I looked at another package, a bigger one.  “Oh boy, oh boy, another Christmas present,” I giggled.  “I wonder what it is.”

“Open the present already and find out,” I heard him mumble.  The warning signs were there – that slight slur in his speech, his less mobile movements – but I was so busy unwrapping Christmas presents, I didn’t pay attention.  Oh great.  Puzzles.  Um… yeah.

Then came the biggest package under the tree.  It was almost the size of a small attache case.  It was wrapped with the most colorful Christmas paper, and it was the only present that had ribbons and bows wrapped around it.

“Oh boy, is that one for me?”  I excitedly shouted.

“Open it up,” my mother said.

“Oh boy oh boy oh boy!!”  I tried to pick up the present.  It was heavier and bulkier than the other presents.  “Oh boy!  What a big present!  I wonder what it is inside!”

And at that very instant, I saw my stepfather get up from the couch.  And I saw him march over to me.  “Why don’t you open the god damn present and find out what the hell it is already?”


Then he went back to the couch.  I recognized those punches and kicks.  They were definitely made with Schaefer gloves and cleats made of Schlitz.  My mother started crying, yelling at my stepfather about why he would do this on Christmas Day, after all the time they spent last night assembling the plastic Christmas tree and hanging ornaments and tinsel and wrapping the packages and all the money they spent so that I would have a happy Christmas.

I got as far as tearing off some of the wrapping paper.  I saw the words General Electric Wildcat.  It was my own personal phonograph, a four-speed dropchanger stereo record player that closed up into a carrying case.
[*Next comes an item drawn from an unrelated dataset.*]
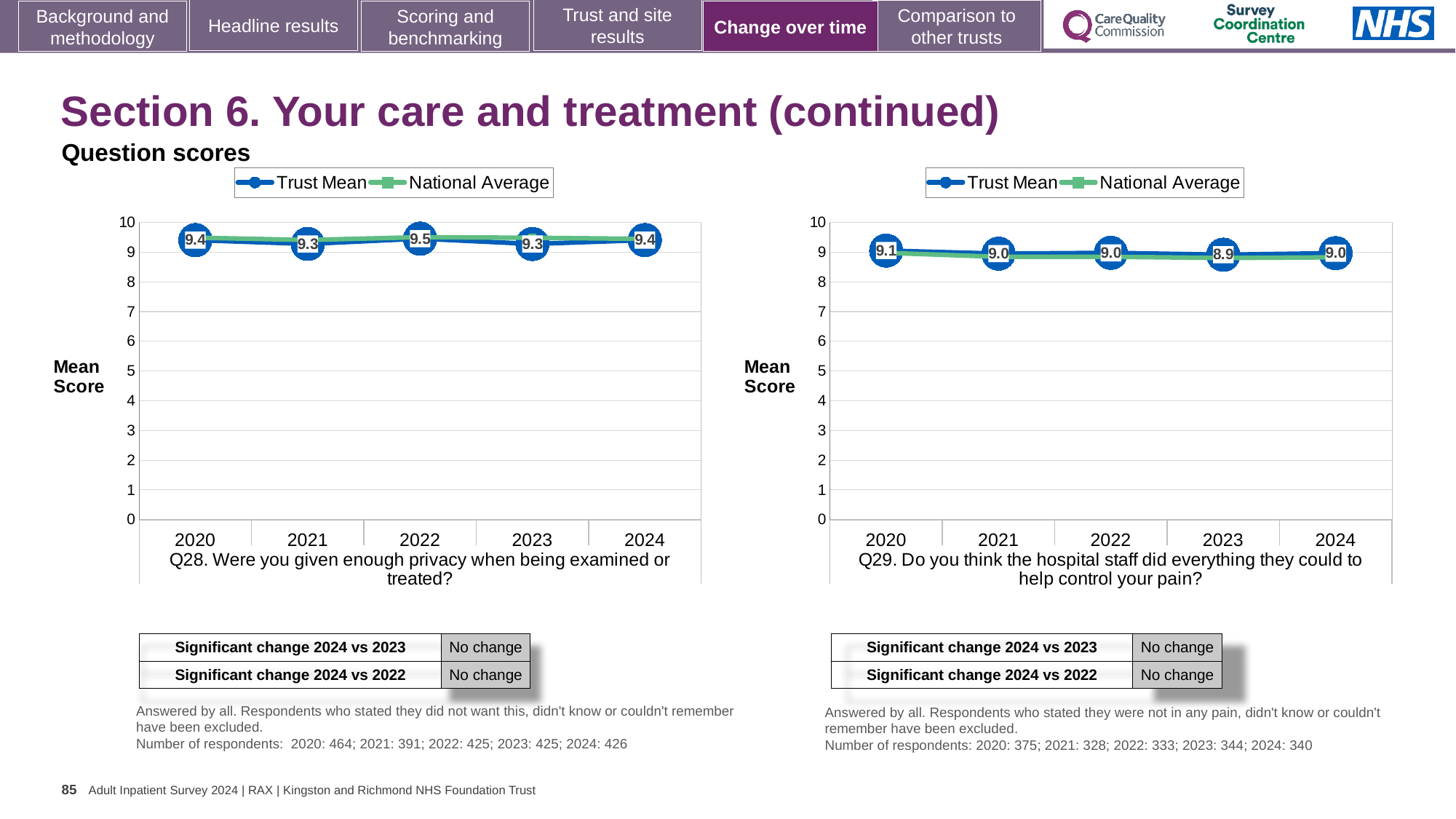
In the Q28 chart (left), which year has the highest Trust Mean score? 2022 How many series does the legend of the Q29 chart (right) list? 2 In the Q28 chart (left), what is the Trust Mean score for 2022? 9.5 In the Q29 chart (right), what is the Trust Mean score for 2023? 8.9 In the Q28 chart (left), what is the difference between the Trust Mean scores for 2022 and 2021? 0.2 In the Q29 chart (right), what is the difference between the Trust Mean scores for 2020 and 2023? 0.2 In the Q29 chart (right), is the Trust Mean score for 2020 greater or less than 8? greater In the Q29 chart (right), what is the Trust Mean score for 2020? 9.1 How many years are shown on the x axis of the Q28 chart (left)? 5 In the Q28 chart (left), what is the Trust Mean score for 2024? 9.4 What kind of chart is the Q28 chart (left)? Line chart In the Q29 chart (right), which year has the lowest Trust Mean score? 2023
It was the gift I wanted that year, more than anything.  And my body and mind were saying thank you and thank you and thank you to the stepfather who just slapped the joy out of me, and to my mother who let it happen.

I had that phonograph for many years, and eventually lost it in a residential move.  As an adult, I restored an old GE Wildcat with a paint job and colorful flame paint and lights.  Maybe I did that in an effort to cover up the Wildcat’s ugly beige exterior; maybe I did it to cover up the memories of what a Wildcat looked like when I remembered it from my childhood.

They say that a man is remembered as different men by different people.  Heck, I go on Facebook every morning and there’s ten different descriptions of President Obama’s job record.  My stepfather was beloved by his family, by my brothers and sisters, by my cousins and extendeds.  When he passed away earlier this year, he was honored as both a Vietnam war hero, and as a caring family man.

I can’t remember him that way.  I’ve tried.  But once you’ve been hurt like that, when it gets deep into your soul and your memories and your essence… you try to pull it away and it’s clamped on like a bear trap… it makes things tougher than one could imagine.  The effects on me are permanent.  He’s one of the reasons that I won’t touch alcohol short of a small sip of ecumenical wine at church.

Last Thursday, I saw love and compassion at Christmastime.  I saw joy and celebration and love and laughter.

That… plus the fact that my stepfather can no longer hurt me, either with his words or with his fists or with his very being… means that maybe I’m on the road to personal healing.

Maybe I can find a way to put the pain behind and forgive the man for what he did.

Maybe I can forgive… but forgiveness does not mean forgetting.

Maybe if I can find a way to move on from this crippling memory… maybe it will help me become a better person for it.